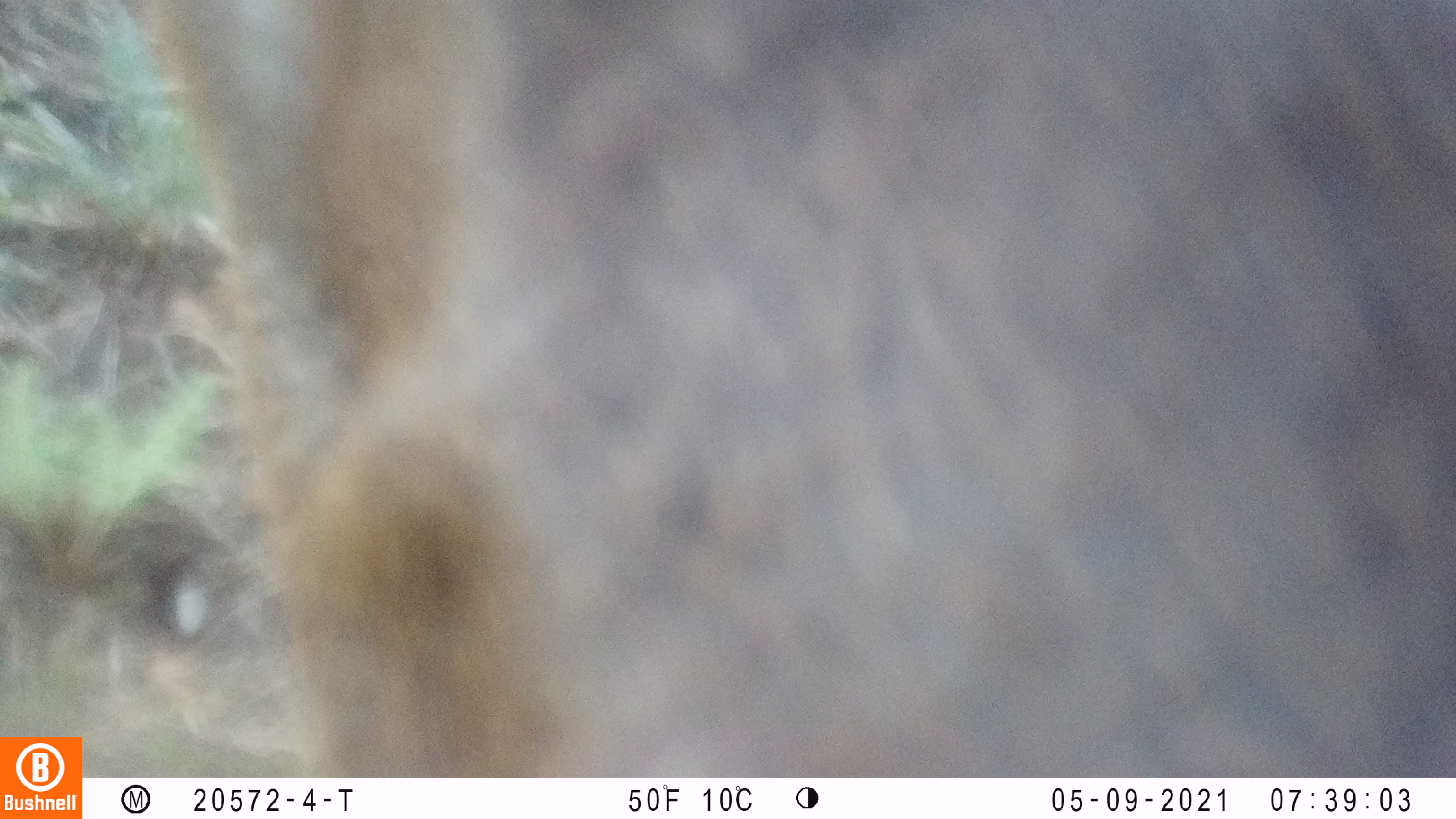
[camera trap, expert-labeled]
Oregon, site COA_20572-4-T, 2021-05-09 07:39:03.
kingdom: Animalia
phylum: Chordata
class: Mammalia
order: Artiodactyla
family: Cervidae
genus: Cervus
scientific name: Cervus canadensis roosevelti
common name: roosevelt elk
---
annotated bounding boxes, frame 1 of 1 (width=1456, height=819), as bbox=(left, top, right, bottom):
roosevelt elk: bbox=(133, 3, 1450, 772)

What the task requires ▸
Restate the entire listing word for word, excluding pictures.

Solution for this problem ▸
[camera trap, expert-labeled]
Oregon, site COA_20572-4-T, 2021-05-09 07:39:03.
kingdom: Animalia
phylum: Chordata
class: Mammalia
order: Artiodactyla
family: Cervidae
genus: Cervus
scientific name: Cervus canadensis roosevelti
common name: roosevelt elk
---
annotated bounding boxes, frame 1 of 1 (width=1456, height=819), as bbox=(left, top, right, bottom):
roosevelt elk: bbox=(133, 3, 1450, 772)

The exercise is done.